• [Problem to solve]: Those lines of the records that contain "Foto" are to be located and copied.

**** Dataset ****

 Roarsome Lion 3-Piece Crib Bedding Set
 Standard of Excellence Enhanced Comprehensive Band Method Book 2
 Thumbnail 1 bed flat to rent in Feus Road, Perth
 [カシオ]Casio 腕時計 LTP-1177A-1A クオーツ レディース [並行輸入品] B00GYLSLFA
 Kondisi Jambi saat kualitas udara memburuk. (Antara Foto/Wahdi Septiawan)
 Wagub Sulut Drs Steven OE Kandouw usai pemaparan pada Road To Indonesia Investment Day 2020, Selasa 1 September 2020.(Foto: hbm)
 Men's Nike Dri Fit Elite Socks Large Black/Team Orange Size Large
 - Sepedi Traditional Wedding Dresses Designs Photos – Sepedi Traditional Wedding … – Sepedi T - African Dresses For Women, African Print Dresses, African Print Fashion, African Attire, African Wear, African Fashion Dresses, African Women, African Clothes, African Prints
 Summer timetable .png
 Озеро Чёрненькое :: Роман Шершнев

****

• [Result of this task]:
 Kondisi Jambi saat kualitas udara memburuk. (Antara Foto/Wahdi Septiawan)
 Wagub Sulut Drs Steven OE Kandouw usai pemaparan pada Road To Indonesia Investment Day 2020, Selasa 1 September 2020.(Foto: hbm)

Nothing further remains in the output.